### SHORT PROBLEM A
According to the roofing leads comparison, to how many roofers does a marketplace sell the same lead?
### SHORT PROBLEM B
Please summarize the roofing leads comparison in two sentences.

Shared Roofing Leads vs Self-Sourced Leads With the Owner's Contact
Why the roofers with the best close rates stopped buying shared marketplace leads and started sourcing their own, with the homeowner's contact included. A decision guide.
There are two ways to fill a roofing pipeline. You can buy leads that a marketplace also sold to your competitors, or you can source your own and own the homeowner's contact outright. Most shops start with the first because it is easy, then move to the second once they do the math on close rates. Here is the honest comparison to help you decide.
What a shared lead actually is
When you buy a lead from Angi, HomeAdvisor, Modernize, or Networx, you are buying a name that the platform sold to four to seven roofers at the same time. The homeowner filled out one form and set off a race. By the time you call, they have fielded several pitches and are annoyed. You paid $30 to $100+ for the privilege, and you pay again on the next one whether or not you closed this one.
The economics are brutal and predictable. Shared leads convert in the low single digits because the model guarantees competition on every contact. You are not buying a customer, you are buying a lottery ticket several other people also bought.
What a self-sourced lead is
A self-sourced lead is one you found yourself, that no other roofer has. With a tool like Roofbird, you draw your service area on a map, an AI scores every roof in it from satellite imagery, and you get a ranked list of the homes most likely to need a replacement, with damage signs, estimated size, and a door-pitch line. Then one click reveals the homeowner's name, phone, email, and mailing address, each phone DNC-scrubbed, plus whether they are an owner-occupant or an absentee owner.
Nobody else has that lead. You picked the roof, you own the contact, and you are the only one calling.
The comparison that matters
| Shared marketplace | Self-sourced + contact | |
|---|---|---|
| Exclusivity | Sold to 4-7 roofers | Yours alone |
| Cost | $30-100+ per lead | Flat plan + ~$1 per contact unlock |
| Qualification | Homeowner self-reported | AI-scored roof condition |
| Contact | Included but shared | Owner name, phone, email, mailing, DNC-flagged |
| Timing | Homeowner already pitched | You are first |
| Control | You take what they send | You choose the area and the leads |
The gap that decides it is exclusivity plus timing. Being the only roofer to call, on a roof you know is aging, before the homeowner has talked to anyone else, is a completely different sales conversation than being the fifth caller on a shared form.

### MATERIAL PROVIDED
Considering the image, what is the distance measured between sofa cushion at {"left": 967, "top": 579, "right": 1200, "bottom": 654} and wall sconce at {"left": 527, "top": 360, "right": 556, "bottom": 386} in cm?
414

### EXERCISE SOLUTION A
Four to seven roofers at the same time.

### EXERCISE SOLUTION B
Shared leads from marketplaces such as Angi or HomeAdvisor are sold to four to seven roofers at once, cost $30 to $100+ each, and convert in the low single digits because every contact faces competition. Self-sourced leads, found with a tool like Roofbird that scores roofs from satellite imagery and reveals the homeowner's contact, belong to one roofer alone, and exclusivity plus being the first to call is the gap that decides between the two.